*作業要件*.
以下の本文のうち、「〇声力はすぐわかるもの☆」から「クレーマーだとしたら、「この声、また」というようなことになります。」までを、両端の語句を含めて一字一句違えずに引用せよ。

*本文*.

論28.声の判断と日本人の声文化

〇声力はすぐわかるもの☆

 他の人から「ヴォイストレーナーで○○の」と私を紹介していただくと「あ、声がよいですね」と、お決まりのパターンになってしまうことが少なくありません。何もヴォイストレーナーは必ず声がよいとは限りませんし、この職では、声がよいことが絶対の条件ではありません。
 ラジオで昔、芸名で出ていたときも、数人の知り合いに見破られました。それなりに特徴のある声だからでしょう。職を明かさないときは、役者によく間違えられます。
ある有名な先生のところで話をしていたら、そこのお弟子さんたちが、皆、誰か役者が来ていると、集まってきました。顔は伏せていたので彼らを呼び寄せたのは、私の声です。まあ、人気のある役者がたくさん来るところではあったのですが…。きっと顔をみてがっかりしたことでしょう。
これは、私が自分の声を自慢したいのではありません。声というみえないもの、漠然としたものを具体的に考えるきっかけとして、述べました。
声の個性、声の価値、声の力などに、関連付けていただければ、話が早いからです。

〇記憶に残る声

 ホテルなどで、一度しか行っていないのに、「あっ、声で思い出しました」と言われたこともあります。声は、記憶に残るものです。
電話では、あまり詳しく名乗らなくても、あの人だと結び付けてくれることがよくあります。いろいろと声で得をしているのは確かです。
あまり自分だと知られたくないときは、声で覚えられたり、バレないように声をひそめたりしています。そこは声で損をしているのかもしれません。顔と同じで、声も有名税のようなものでしょう。
 クレーマーだとしたら、「この声、また」というようなことになります。
でも、顔と同じで声で覚えていただいた人には、私も好感をもちます。声を聞く力のある人は、コミュニケーション能力にすぐれ、活躍している人が多いようです。

〇声の能力は2つ

声の能力は、大きく分けて2つあります。聞く力と話す力、つまり、耳での聴力と発声力です。それを扱うのは、聴覚と発話機能に分かれます。
そういうこともあって、声の能力というのは、けっこう複雑です。よしあしも人によってかなり異なるもので、何をもってよし悪しとするのかも簡単にはいえません。

発声する力 よい・普通・悪い
聴く力 よい・普通・悪い
と、それぞれを3つのレベルに分けても、組み合わせると3×3で、9タイプになります。
結論からいうと、やはり、しっかりと声を学ぶことです。そのことで声を見抜くことができるようになります。すると、声で人を動かせるようにもなります。これが、私がヴォイトレをお勧めする隠れた理由の一つです。

○声を学んでコミュニケーションの達人になる

多くの人は、発声の力を声の能力と思っています。しかし、聞く力は、それに劣らず大切なものです。いえ、日本のように察する文化の国では、聞く力の方がよほど重要といえます。
しかも、今の時代のように男性優位が崩れ、女性優位になるとなおさらでしょう。高齢化と幼児化が進むと、ますますその傾向が強まります。

*提供データ*.
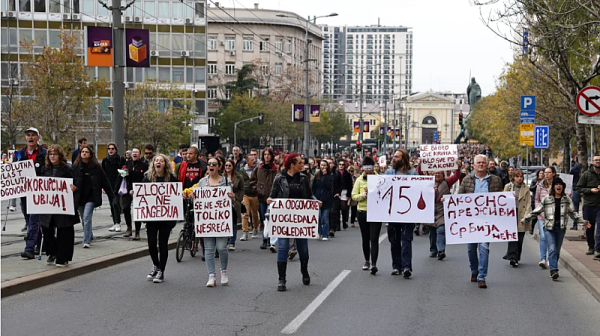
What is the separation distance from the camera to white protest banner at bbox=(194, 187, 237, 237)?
35.4ft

*回答*.
〇声力はすぐわかるもの☆

 他の人から「ヴォイストレーナーで○○の」と私を紹介していただくと「あ、声がよいですね」と、お決まりのパターンになってしまうことが少なくありません。何もヴォイストレーナーは必ず声がよいとは限りませんし、この職では、声がよいことが絶対の条件ではありません。
 ラジオで昔、芸名で出ていたときも、数人の知り合いに見破られました。それなりに特徴のある声だからでしょう。職を明かさないときは、役者によく間違えられます。
ある有名な先生のところで話をしていたら、そこのお弟子さんたちが、皆、誰か役者が来ていると、集まってきました。顔は伏せていたので彼らを呼び寄せたのは、私の声です。まあ、人気のある役者がたくさん来るところではあったのですが…。きっと顔をみてがっかりしたことでしょう。
これは、私が自分の声を自慢したいのではありません。声というみえないもの、漠然としたものを具体的に考えるきっかけとして、述べました。
声の個性、声の価値、声の力などに、関連付けていただければ、話が早いからです。

〇記憶に残る声

 ホテルなどで、一度しか行っていないのに、「あっ、声で思い出しました」と言われたこともあります。声は、記憶に残るものです。
電話では、あまり詳しく名乗らなくても、あの人だと結び付けてくれることがよくあります。いろいろと声で得をしているのは確かです。
あまり自分だと知られたくないときは、声で覚えられたり、バレないように声をひそめたりしています。そこは声で損をしているのかもしれません。顔と同じで、声も有名税のようなものでしょう。
 クレーマーだとしたら、「この声、また」というようなことになります。